Saturday, June 03, 2006

Saturday, June 3: Chapter 9: Standing rotation

STANDING, ROTATION AND LEARNING
Why so many movement lessons? Because this is how the brain learns most easily. It was the brain’s main job when we were young, how to become a moving person, from the baby blob we start as. Experimenting, trying this, trying that, making a lots of moves that don’t really add up, making “mistakes,” exploring, no effort, huge amounts of attention and interest, living in the present: this was our life as a young genius. We all started out loving to learn and being really good at it.
So, as always, do each movement a number of times. Go slow. Go less than full range. Breathe and keep your attention in the present. Search for pleasure and ease in each moment. If something is “hard” or “impossible,” do the opposite of what we usually do, which is to say instead of trying harder and going faster to plow through our not knowing, slow down and try easier, to learn whatever we can learn from our not knowing. Not knowing means this: a chance to learn. Take the chance. Slow down, come to the present, learn.
First. Lie of the floor or ground and sense your entire self. Sense your legs and arms and spine. Sense your breathing. Sense fingers and toes. You fill in all the rest. Just go slow and enjoy this.

1) Now, come to standing. Enjoy this. Feel both feet on the ground. Shift slightly side to side and notice your toes and your breathing and your spine. Look around yourself to the left and to the right, and see how that feels (the quality) and where you end up turning ( the range). Keep it easy.

2) Rest, as always between sections. Now, extend your arms at shoulder height, straight out to your sides. In this position rotate right and left and see again how is the quality and the range. Then find about halfway to the right. Stop here, with your arms out to your sides, and rotate arms and shoulders as one unit to the right, as your head rotates to the left. Don’t tire your arms. Take rests, and keep coming back to this head one way, shoulder girdle and arms the other, until you enjoy it.

3) Rest. Now go again halfway to the right, extend your arms out to your sides at shoulder height, and begin moving pelvis/hips one way and the shoulders/arms the other. Back and forth, easy. If your arms get tired, you can drape your hands over the opposite shoulder and in this way turn your shoulder girdle one way, while your pelvis rotates the other. Go slow. Breathe. Pay attention to and learn about the vertebrae of your spine.

4) Rest. Now rotate simply both to the right and left and see if the quality and range is improving. Then, again come to whatever the new halfway point is in rotating to the right, and move your pelvis one way and your head the other. Enjoy this.

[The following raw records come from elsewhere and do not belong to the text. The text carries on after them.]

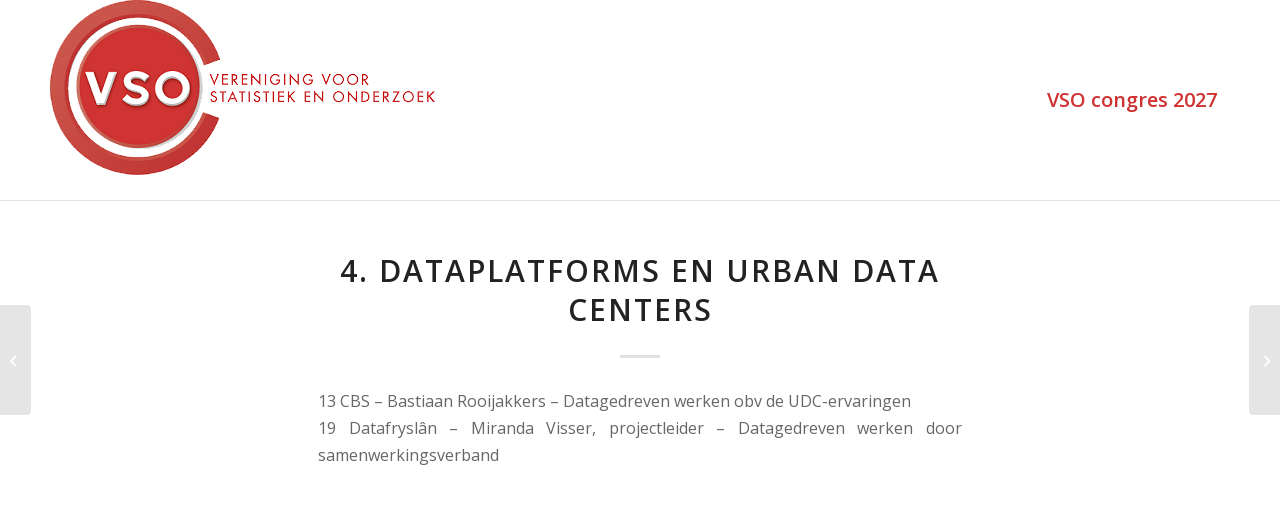

--- FILE ---
content_type: application/javascript
request_url: https://www.vsocongres.nl/wp-content/themes/vso-congres/js/script.js?ver=6.9
body_size: -172
content:
jQuery( document ).ready( function ( $ ) {

     $('.workshoppopup').on('click', 'button', function() {

        if($(this).find('span').html()=="Aanmelden"){
			$("#input_3_1").val($(this).attr('title'));
        }

        else if($(this).find('span').html()=="Ronde 2"){
            $("#input_3_2").val($(this).attr('title'));
        }
        else if($(this).find('span').html()=="Ronde 3"){

            $("#input_3_3").val($(this).attr('title'));
        }

        $("button.mfp-close").click();

    });
});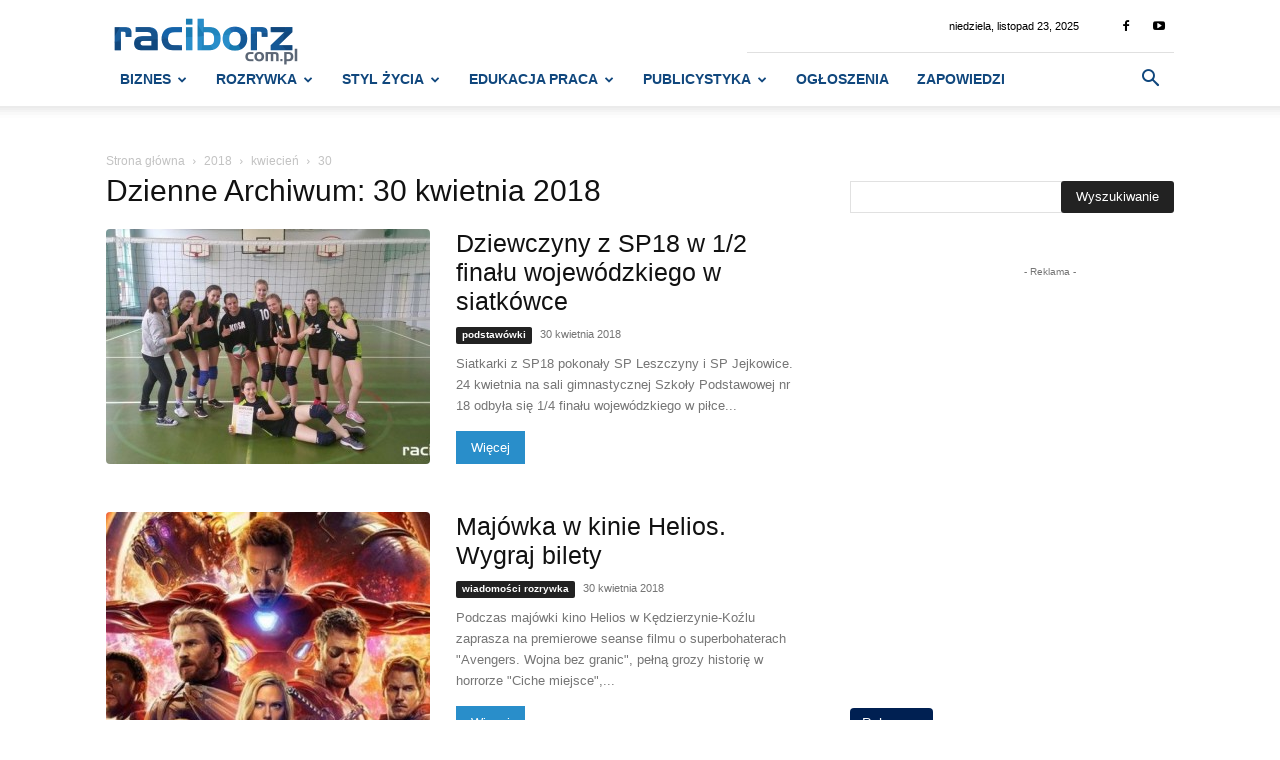

--- FILE ---
content_type: text/html; charset=utf-8
request_url: https://www.google.com/recaptcha/api2/aframe
body_size: 265
content:
<!DOCTYPE HTML><html><head><meta http-equiv="content-type" content="text/html; charset=UTF-8"></head><body><script nonce="QNleYxhcJlU12miC3NTQcw">/** Anti-fraud and anti-abuse applications only. See google.com/recaptcha */ try{var clients={'sodar':'https://pagead2.googlesyndication.com/pagead/sodar?'};window.addEventListener("message",function(a){try{if(a.source===window.parent){var b=JSON.parse(a.data);var c=clients[b['id']];if(c){var d=document.createElement('img');d.src=c+b['params']+'&rc='+(localStorage.getItem("rc::a")?sessionStorage.getItem("rc::b"):"");window.document.body.appendChild(d);sessionStorage.setItem("rc::e",parseInt(sessionStorage.getItem("rc::e")||0)+1);localStorage.setItem("rc::h",'1763936916217');}}}catch(b){}});window.parent.postMessage("_grecaptcha_ready", "*");}catch(b){}</script></body></html>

5) Rest. Again come to halfway to the right. Extend your arms and move your arms one way and your head and pelvis both the same way, which will be opposite the way your arms are moving. Like this : head right, shoulders/arms to the left, pelvis right. And the opposite. This is the chance to go slow if it’s “hard,” to learn instead of bashing through. Enjoy.

6) Rest. Close your eyes while you rest. Feel yourself in standing. How do you feel. Now, open your eyes, turn halfway right, and find a spot on which to keep your gaze. Do this and let your head rotate right and left. Rest. Now do the harder version, head one way and eyes the other, starting half right. Breathe. Sense your neck. Sense any tension and let it go. Go slow. Make small movements. Learn.

7) Rest. Lie down and rest in you wish. Then come back to standing. Extend your arms shoulder height out to your side and rotate half way to the right. Now do an interesting thing. Begin to arch your back in such a way that your shoulders come back and your butt sticks out more, and your belly comes forward. While you do this rotate your hands in this direction, which means that if you start with your fingers/palm facing down, the hands will rotate so the fingers and first forward and then oriented up. So as you arch your back and stick your butt up and belly out, your hands rotate your shoulders along with this move. And then, you go the opposite way, rotating hands and arms forward and down, and rounding your back and bringing your shoulders forward and as if toward down, and the pubic bone as if up and forward toward the head and your belly goes back. The whole thing is just curving one way in your spine and then the other, while making sure the pelvis and shoulders and involved. Go slow. This is very useful in all of life.

8) Rest. Now rotate right and left and see the improvement in range and quality. If you want to get fancy, do the previous movement, but rotate the arms and hands in the other direction. If not, just repeat the last movement, since it is the heart of much of yoga and gives us a sweet chance to see and feel and learn better the difference between folding forward and arching our backs.

9) Rest. Repeat any of the above combinations, head, shoulders, pelvis, eyes, that you enjoyed or found intriguing.

10) Rest. One last time check of a difference and improvement in rotation to your left and to your right. If you later want to repeat some or all of these steps to the left, that would be fine. If not, that would be fine. Imagine doing this the next several days. Make sure to give yourself an opportunity to do one movement each day. Keep up a journal of ideas and reflections on each day's chapter ideas or movement. This is your chance to get to know you better. Take it.